Cruel and Unusual by Patricia Cornwell

As unsettling as I found Jason Story’s public disparagement of me, worse was the revelation of Susan’s recent financial transactions. Supposedly, two weeks before her death she paid off more than three thousand dollars in credit card bills after having deposited thirty five hundred dollars into her checking account. The sudden windfall could not be explained. Her husband had been laid off from his sales job during the fall and Susan earned less than twenty thousand dollars a year.

“Mr. Wesley’s here,” Lucy said, taking the paper from me.

Wesley was dressed in black ski pants and turtleneck, a bright red jacket tucked under his arm. I could tell by the expression on his face, the firm set of his jaw, that he was aware of the news.

“Did the Post try to talk to you?”

He pulled out a chair. “I can’t believe they ran the damn thing without giving you a chance for comment.”

“A reporter from the Post called as I was leaving the office yesterday, “I replied. “He wanted to question me about Susan’s homicide and I chose not to talk to him. I guess that was my chance.”

“So you didn’t know anything, had no forwarning about the slant of this thing.”

“I was in the dark until I picked up the paper.”

“It’s all over the news, Kay.”

He met my eyes. “I heard it on television this morning. Marino called. The press in Richmond is having a field day. The implication is that Susan’s murder may be connected to the medical examiner’s office – that you may be involved and have suddenly left town.”

“That’s insane.”

“How much of the article is true?” he asked.

“The facts have been completely distorted.
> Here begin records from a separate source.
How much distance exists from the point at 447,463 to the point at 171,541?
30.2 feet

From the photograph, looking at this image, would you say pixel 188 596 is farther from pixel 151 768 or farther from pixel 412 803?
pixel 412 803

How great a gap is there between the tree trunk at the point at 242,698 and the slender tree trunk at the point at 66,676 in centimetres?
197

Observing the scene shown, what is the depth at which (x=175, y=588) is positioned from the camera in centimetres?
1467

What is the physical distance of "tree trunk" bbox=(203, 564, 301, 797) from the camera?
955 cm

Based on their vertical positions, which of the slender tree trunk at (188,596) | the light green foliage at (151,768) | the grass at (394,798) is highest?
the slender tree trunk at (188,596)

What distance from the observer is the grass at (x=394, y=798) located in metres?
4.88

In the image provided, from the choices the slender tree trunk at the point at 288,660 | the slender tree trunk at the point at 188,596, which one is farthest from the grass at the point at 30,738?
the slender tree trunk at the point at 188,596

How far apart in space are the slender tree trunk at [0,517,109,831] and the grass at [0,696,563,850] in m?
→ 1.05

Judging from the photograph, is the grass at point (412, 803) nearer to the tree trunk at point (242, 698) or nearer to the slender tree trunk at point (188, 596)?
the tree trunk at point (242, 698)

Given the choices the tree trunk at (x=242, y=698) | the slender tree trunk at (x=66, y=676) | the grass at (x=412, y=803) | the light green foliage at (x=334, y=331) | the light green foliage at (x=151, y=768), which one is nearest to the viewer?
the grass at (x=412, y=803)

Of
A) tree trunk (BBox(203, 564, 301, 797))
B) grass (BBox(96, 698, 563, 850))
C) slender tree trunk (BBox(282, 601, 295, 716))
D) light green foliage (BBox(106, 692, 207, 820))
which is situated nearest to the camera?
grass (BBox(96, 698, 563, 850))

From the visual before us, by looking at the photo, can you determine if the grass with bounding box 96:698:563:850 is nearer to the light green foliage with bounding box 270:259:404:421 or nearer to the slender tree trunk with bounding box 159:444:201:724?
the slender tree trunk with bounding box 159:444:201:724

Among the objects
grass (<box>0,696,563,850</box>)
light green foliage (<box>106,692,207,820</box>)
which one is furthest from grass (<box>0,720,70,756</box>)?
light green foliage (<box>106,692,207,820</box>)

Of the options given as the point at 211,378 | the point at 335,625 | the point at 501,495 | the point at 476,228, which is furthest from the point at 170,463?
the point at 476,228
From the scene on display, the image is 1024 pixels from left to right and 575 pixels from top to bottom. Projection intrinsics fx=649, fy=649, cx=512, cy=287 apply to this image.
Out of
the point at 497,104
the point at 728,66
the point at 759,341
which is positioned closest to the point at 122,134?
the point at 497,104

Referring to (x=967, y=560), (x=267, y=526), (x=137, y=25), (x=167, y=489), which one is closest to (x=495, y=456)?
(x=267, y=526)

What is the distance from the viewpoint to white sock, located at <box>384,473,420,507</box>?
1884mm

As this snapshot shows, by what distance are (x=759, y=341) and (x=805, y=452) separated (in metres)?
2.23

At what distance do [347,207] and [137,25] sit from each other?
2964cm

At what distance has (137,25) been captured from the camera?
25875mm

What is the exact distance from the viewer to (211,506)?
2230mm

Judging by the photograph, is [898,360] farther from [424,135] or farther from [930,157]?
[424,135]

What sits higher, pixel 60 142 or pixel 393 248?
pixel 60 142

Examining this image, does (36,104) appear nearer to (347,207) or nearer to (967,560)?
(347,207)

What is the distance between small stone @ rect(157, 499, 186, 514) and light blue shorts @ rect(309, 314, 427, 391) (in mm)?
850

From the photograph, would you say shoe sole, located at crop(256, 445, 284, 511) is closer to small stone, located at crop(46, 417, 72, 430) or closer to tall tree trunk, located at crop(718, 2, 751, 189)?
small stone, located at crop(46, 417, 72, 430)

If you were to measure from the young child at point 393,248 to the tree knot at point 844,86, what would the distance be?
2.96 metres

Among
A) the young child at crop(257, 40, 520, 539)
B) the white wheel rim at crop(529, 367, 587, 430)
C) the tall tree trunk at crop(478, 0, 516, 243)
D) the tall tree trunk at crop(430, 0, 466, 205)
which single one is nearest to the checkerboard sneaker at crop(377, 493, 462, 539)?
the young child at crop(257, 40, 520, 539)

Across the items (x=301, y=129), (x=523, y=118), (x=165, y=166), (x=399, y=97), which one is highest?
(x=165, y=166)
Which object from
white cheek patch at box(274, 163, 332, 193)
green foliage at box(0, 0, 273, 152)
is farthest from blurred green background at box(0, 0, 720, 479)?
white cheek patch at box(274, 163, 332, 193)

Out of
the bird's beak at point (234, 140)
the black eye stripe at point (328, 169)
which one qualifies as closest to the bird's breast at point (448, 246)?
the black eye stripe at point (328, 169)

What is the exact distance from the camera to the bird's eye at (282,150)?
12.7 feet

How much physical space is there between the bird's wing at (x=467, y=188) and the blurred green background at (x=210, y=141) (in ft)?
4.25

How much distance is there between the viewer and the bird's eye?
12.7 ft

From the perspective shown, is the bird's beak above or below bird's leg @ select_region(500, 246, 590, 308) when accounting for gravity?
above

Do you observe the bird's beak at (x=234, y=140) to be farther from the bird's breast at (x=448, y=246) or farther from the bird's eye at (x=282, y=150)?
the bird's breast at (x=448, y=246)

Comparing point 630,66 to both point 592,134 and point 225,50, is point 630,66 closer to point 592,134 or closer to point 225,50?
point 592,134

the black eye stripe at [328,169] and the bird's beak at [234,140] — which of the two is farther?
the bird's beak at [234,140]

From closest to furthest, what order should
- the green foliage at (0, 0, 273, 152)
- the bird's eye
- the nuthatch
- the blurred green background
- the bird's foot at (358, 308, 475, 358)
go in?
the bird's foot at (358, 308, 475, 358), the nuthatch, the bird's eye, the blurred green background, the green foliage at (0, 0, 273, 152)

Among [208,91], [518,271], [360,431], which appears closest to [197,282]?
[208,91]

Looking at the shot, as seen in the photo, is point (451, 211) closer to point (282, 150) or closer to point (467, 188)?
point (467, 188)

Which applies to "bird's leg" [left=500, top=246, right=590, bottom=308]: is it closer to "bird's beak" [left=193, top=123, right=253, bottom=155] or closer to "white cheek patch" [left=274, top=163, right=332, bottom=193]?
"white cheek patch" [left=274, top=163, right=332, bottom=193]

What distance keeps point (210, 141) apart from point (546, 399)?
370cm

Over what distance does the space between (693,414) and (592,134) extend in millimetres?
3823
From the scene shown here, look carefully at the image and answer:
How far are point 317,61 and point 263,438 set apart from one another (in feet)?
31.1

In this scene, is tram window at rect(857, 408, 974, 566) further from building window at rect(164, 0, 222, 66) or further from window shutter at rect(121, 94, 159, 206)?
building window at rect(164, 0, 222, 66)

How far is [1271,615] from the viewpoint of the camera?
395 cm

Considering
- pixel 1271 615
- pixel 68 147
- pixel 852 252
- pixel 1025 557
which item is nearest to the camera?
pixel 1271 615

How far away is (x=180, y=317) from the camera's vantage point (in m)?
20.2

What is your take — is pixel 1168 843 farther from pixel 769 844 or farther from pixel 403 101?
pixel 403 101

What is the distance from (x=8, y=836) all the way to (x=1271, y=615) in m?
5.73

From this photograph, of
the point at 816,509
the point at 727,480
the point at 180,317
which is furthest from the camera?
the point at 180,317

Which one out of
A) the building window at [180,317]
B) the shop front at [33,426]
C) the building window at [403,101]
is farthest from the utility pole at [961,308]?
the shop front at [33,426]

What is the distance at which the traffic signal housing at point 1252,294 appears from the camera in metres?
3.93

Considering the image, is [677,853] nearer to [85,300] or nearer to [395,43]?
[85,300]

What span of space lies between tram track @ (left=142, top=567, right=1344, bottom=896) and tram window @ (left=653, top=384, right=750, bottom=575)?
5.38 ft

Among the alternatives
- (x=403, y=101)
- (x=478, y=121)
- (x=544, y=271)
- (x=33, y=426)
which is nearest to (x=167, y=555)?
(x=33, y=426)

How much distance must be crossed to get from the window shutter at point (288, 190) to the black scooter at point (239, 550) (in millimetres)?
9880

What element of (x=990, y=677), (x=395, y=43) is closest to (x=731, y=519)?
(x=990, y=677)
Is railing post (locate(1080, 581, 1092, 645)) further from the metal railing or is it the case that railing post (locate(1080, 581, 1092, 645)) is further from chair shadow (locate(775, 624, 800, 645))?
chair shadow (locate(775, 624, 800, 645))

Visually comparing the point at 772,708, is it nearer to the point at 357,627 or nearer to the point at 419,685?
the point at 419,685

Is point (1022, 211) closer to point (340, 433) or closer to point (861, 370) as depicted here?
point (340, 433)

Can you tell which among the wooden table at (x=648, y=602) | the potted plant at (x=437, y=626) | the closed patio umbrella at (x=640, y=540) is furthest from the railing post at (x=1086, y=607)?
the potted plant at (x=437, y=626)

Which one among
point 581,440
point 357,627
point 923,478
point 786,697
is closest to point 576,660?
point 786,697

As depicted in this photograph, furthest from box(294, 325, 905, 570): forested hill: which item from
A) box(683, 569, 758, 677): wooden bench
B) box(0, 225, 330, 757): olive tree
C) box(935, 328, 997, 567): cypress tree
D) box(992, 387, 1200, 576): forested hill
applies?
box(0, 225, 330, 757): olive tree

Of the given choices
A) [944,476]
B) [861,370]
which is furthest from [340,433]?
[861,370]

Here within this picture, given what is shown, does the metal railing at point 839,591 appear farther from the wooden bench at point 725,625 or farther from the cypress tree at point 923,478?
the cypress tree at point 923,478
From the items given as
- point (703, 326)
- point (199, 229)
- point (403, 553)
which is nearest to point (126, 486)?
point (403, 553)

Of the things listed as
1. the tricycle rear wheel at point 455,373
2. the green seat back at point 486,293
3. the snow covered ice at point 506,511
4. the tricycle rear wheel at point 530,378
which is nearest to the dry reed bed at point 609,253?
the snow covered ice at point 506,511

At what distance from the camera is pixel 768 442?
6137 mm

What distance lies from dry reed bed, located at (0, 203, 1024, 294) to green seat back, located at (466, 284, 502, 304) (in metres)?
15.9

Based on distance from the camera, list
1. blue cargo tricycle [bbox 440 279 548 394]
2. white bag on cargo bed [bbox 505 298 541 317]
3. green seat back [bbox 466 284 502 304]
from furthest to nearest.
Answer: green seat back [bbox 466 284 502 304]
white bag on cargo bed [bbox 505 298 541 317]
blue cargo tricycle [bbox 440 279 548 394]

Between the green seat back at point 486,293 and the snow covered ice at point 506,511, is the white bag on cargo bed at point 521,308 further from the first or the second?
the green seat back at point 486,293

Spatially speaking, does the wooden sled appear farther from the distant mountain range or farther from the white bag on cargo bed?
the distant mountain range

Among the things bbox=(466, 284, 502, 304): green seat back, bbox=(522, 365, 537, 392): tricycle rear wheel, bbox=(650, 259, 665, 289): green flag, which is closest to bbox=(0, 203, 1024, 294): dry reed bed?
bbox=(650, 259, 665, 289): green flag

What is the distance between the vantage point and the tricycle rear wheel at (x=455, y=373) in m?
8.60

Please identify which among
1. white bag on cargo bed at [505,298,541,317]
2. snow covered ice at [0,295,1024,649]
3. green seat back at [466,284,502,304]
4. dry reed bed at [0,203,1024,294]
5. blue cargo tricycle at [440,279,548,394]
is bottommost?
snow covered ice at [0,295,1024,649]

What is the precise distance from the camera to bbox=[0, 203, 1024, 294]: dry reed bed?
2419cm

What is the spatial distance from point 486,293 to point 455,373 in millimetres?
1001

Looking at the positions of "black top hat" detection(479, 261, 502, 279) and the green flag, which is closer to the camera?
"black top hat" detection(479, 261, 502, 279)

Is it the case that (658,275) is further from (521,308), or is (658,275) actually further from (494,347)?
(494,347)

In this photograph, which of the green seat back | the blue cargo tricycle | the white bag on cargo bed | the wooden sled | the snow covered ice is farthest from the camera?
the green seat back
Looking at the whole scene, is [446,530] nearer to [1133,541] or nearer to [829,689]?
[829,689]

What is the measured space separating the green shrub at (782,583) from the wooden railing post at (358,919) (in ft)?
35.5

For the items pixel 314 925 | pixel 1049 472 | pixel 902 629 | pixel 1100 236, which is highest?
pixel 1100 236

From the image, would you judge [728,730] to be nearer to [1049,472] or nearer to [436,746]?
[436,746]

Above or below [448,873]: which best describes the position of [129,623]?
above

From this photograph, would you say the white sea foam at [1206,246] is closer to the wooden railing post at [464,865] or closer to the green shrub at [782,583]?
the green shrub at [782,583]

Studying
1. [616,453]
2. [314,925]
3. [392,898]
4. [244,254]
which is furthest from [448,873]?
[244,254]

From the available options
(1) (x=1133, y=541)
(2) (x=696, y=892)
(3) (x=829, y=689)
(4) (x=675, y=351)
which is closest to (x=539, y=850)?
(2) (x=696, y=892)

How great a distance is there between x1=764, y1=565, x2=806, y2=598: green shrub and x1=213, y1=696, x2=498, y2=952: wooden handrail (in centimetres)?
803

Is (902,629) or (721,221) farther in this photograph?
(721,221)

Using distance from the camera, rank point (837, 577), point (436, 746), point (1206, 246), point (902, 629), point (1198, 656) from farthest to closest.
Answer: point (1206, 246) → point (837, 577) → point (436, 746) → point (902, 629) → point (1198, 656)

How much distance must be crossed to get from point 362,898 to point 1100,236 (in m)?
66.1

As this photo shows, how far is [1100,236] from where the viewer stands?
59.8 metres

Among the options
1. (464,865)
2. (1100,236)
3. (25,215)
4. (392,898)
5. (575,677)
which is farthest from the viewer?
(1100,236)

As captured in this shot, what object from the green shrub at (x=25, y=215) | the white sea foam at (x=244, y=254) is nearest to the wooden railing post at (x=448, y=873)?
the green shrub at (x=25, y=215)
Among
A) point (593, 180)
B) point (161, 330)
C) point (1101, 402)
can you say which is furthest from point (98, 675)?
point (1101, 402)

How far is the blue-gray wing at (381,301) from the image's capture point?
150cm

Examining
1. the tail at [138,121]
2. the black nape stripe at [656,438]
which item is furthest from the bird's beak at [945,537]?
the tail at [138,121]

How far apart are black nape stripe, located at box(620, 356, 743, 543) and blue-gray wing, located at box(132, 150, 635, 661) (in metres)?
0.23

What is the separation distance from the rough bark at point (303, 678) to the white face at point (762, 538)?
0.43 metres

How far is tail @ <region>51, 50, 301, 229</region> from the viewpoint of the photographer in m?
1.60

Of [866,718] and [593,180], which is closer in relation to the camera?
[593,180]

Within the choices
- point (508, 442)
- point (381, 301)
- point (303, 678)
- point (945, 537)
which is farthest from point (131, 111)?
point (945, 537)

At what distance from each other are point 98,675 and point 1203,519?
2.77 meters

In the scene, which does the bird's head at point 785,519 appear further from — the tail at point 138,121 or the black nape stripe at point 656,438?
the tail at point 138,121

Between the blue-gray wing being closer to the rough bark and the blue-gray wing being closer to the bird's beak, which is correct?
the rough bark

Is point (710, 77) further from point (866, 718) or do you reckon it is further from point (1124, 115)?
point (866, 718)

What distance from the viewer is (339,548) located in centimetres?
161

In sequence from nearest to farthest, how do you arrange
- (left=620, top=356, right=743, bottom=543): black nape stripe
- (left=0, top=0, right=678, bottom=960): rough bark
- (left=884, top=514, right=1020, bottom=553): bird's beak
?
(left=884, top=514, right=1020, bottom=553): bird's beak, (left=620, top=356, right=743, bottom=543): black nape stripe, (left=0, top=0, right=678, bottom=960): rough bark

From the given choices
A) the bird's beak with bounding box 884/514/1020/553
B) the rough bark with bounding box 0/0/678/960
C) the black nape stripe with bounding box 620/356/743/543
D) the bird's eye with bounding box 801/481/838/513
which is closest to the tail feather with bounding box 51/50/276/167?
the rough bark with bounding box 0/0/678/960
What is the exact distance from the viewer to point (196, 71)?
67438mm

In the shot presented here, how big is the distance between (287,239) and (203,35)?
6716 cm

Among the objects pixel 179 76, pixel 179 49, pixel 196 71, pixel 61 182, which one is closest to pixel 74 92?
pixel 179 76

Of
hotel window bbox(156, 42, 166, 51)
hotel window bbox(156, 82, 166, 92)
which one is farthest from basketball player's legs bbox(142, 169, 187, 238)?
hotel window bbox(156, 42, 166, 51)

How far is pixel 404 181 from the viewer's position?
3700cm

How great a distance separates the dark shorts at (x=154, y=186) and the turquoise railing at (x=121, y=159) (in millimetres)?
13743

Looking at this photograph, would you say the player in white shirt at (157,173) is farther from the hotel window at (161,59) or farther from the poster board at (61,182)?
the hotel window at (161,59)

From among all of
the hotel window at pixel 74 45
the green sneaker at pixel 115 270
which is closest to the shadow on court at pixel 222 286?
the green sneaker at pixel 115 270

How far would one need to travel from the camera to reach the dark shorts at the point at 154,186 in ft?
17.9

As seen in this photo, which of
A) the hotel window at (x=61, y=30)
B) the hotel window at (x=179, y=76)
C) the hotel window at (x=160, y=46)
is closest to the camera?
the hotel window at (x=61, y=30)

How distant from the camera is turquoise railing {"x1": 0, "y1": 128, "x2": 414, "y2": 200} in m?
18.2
I did call Susan’s house when she didn’t show up at work. I wanted to make certain she was all right, and then I needed to find out if she remembered printing Waddell at the morgue. I did go see her on Christmas Eve to give her a gift and the poinsettia. I suppose my promise of favors was when she told me she was quitting and I said for her to let me know if she needed a reference, or if there was anything I could do for her.”

“What about the business of her not wanting to be listed as a witness in Eddie Heath’s case?”

“That was the afternoon she broke several jars of formalin and retreated upstairs to my office. It’s routine to list autopsy assistants or techs as witnesses when they assist in the posts. In this instance, Susan was present for only the external examination and was adamant about not wanting her name on Eddie Heath’s autopsy report.

I thought her request and demeanor were weird, but there was no confrontation.”

“This article makes it look as if you were paying her off,” Lucy said. “That’s what I would wonder if I read this and didn’t know.”

“I certainly wasn’t paying her off, but it sounds as if someone was,” I said.

“It’s all making a little more sense,” Wesley said. “If this bit about her financial picture is accurate, then Susan had gotten a substantial sum of money, meaning she must have supplied a service to someone. Around this same time your computer was broken into and Susan’s personality changed. She became nervous and unreliable. She avoided you as much as she could. I think she couldn’t face you, Kay, because she knew she was betraying you.”

I nodded, struggling for composure. Susan had gotten into something she did not know how to get out of, and it occurred to me that this might be the real explanation for why she fled from Eddie Heath’s post and then from Jennifer Deighton’s. Her emotional outbursts had nothing to do with witchcraft or feeling dizzy after being exposed to formalin fumes. She was panicking. She did not want to witness either case.

“Interesting,” Wesley said when I voiced my theory. “If you ask what of value did Susan Story have to sell, the answer is information. If she didn’t witness the posts, she had no information. And whoever was buying this information from her is quite likely the person she was going to meet on Christmas Day.”